* Begin Dataset rows *
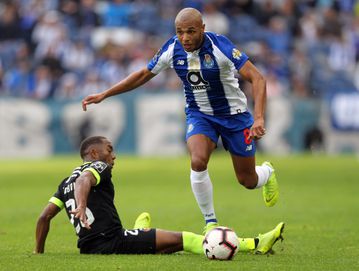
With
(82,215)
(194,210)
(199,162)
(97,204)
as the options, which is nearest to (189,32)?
(199,162)

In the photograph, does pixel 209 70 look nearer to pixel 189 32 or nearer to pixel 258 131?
pixel 189 32

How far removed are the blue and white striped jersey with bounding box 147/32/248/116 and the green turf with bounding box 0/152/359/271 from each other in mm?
1599

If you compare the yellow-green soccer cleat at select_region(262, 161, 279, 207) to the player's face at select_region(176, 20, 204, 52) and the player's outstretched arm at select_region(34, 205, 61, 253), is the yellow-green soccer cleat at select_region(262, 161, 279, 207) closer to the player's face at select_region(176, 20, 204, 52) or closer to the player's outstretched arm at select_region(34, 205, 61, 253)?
the player's face at select_region(176, 20, 204, 52)

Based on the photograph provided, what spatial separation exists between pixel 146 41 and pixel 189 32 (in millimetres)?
18481

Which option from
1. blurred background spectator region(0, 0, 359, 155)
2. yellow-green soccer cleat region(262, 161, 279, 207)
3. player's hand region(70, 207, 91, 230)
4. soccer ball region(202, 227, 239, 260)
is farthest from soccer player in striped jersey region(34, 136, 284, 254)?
blurred background spectator region(0, 0, 359, 155)

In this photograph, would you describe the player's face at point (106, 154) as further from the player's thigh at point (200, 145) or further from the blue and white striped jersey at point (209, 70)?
the blue and white striped jersey at point (209, 70)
* End Dataset rows *
**Written task**
Omit each picture, then return all of the listing exactly as it stands.

**Exercise solution**
With
(82,215)
(194,210)
(199,162)
(97,204)
as the options, which is nearest to (189,32)?
(199,162)

In the photograph, does pixel 209 70 look nearer to pixel 189 32 or nearer to pixel 258 131?
pixel 189 32

How far removed are the blue and white striped jersey with bounding box 147/32/248/116 and the green turf with bounding box 0/152/359/271 from each other in mm?
1599

If you compare the yellow-green soccer cleat at select_region(262, 161, 279, 207) to the player's face at select_region(176, 20, 204, 52) and the player's outstretched arm at select_region(34, 205, 61, 253), is the yellow-green soccer cleat at select_region(262, 161, 279, 207) closer to the player's face at select_region(176, 20, 204, 52) or closer to the player's outstretched arm at select_region(34, 205, 61, 253)?
the player's face at select_region(176, 20, 204, 52)

Based on the photograph provided, what spatial separation exists between pixel 146 41 and pixel 189 32 (in millimetres)?
18481

Which option from
1. blurred background spectator region(0, 0, 359, 155)
2. yellow-green soccer cleat region(262, 161, 279, 207)
3. player's hand region(70, 207, 91, 230)
4. soccer ball region(202, 227, 239, 260)
is farthest from soccer player in striped jersey region(34, 136, 284, 254)?
blurred background spectator region(0, 0, 359, 155)

In this photograph, would you describe the player's face at point (106, 154) as further from the player's thigh at point (200, 145) or further from the blue and white striped jersey at point (209, 70)?
the blue and white striped jersey at point (209, 70)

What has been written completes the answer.